Extrato da página →
::::
Como as Taipas se Tornaram Território Criativo
Nas Caldas das Taipas, o tempo não parou — transformou-se. O que em tempos foi ruína, silêncio ou invisibilidade, é hoje palco, comunidade, identidade. A história cultural da vila tem nomes, lugares e vontades. E todos se cruzaram recentemente numa tertúlia onde se falou de passado, futuro e, sobretudo, da energia que move a cultura local.

Banhos Velhos: da ruína à referência cultural
O renascimento dos Banhos Velhos começou em 2010, quando a direção da cooperativa Taipas Turitermas, então liderada por Ricardo Costa, enfrentou uma questão que era ao mesmo tempo prática e simbólica: o que fazer com um edifício degradado, repleto de memória mas sem utilidade?
A resposta surgiu com coragem — e uma visão clara. A aposta numa candidatura a fundos públicos foi bem-sucedida e permitiu reabilitar o espaço. Mas a decisão mais importante veio logo depois: dar-lhe uma nova vida através da cultura.
“Era unânime: o espaço teria de ter uma função cultural.” — José Maia
Para liderar essa transformação, foi escolhido Paulo Dumas — alguém que, além do conhecimento cultural, tinha uma ligação emocional profunda ao espaço. Cresceu ali por perto e conhecia o valor simbólico daquele edifício.
::::
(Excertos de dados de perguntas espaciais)
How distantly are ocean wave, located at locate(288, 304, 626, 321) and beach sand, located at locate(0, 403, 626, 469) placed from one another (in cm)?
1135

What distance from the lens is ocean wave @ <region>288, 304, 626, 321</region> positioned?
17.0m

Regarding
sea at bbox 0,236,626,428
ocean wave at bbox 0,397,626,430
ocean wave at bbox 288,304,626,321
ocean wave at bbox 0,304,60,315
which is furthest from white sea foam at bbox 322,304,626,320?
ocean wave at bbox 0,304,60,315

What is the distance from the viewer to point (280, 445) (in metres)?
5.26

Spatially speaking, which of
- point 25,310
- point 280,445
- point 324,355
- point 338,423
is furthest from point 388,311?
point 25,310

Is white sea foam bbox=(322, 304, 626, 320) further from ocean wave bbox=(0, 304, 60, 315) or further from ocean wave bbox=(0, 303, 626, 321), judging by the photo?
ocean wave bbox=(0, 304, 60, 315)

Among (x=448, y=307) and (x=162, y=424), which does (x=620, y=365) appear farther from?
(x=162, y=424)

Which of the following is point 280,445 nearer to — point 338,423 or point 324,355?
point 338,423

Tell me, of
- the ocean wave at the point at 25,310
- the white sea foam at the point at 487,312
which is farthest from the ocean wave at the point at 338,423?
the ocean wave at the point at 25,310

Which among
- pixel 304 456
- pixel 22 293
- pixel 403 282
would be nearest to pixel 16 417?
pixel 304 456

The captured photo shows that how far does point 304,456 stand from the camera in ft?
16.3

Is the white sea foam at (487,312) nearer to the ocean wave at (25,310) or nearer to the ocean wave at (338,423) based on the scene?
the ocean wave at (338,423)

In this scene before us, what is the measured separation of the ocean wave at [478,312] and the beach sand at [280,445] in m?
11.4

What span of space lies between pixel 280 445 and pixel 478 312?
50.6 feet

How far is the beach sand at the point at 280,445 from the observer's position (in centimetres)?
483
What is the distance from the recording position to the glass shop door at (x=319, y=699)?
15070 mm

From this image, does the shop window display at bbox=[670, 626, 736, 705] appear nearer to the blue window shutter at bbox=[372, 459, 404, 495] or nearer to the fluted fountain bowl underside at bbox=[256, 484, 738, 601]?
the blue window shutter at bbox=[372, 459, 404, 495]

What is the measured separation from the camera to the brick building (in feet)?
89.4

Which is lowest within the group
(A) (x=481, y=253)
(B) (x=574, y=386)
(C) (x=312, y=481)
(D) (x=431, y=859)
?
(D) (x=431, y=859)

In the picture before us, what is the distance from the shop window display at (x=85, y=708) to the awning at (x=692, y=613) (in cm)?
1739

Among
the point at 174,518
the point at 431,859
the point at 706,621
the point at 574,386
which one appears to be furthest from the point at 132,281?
::::
Lista de tarefas →
1 > Reescreva o extrato desde "Como as Taipas" até "mas sem utilidade?", inclusive, trocando "cooperativa" por "associação".
2 > Segundo o extrato, em que ano começou o renascimento dos Banhos Velhos?
Os registos não têm qualquer relação com o extrato.

Respostas →
1 >
Como as Taipas se Tornaram Território Criativo
Nas Caldas das Taipas, o tempo não parou — transformou-se. O que em tempos foi ruína, silêncio ou invisibilidade, é hoje palco, comunidade, identidade. A história cultural da vila tem nomes, lugares e vontades. E todos se cruzaram recentemente numa tertúlia onde se falou de passado, futuro e, sobretudo, da energia que move a cultura local.

Banhos Velhos: da ruína à referência cultural
O renascimento dos Banhos Velhos começou em 2010, quando a direção da associação Taipas Turitermas, então liderada por Ricardo Costa, enfrentou uma questão que era ao mesmo tempo prática e simbólica: o que fazer com um edifício degradado, repleto de memória mas sem utilidade?

2 > Em 2010.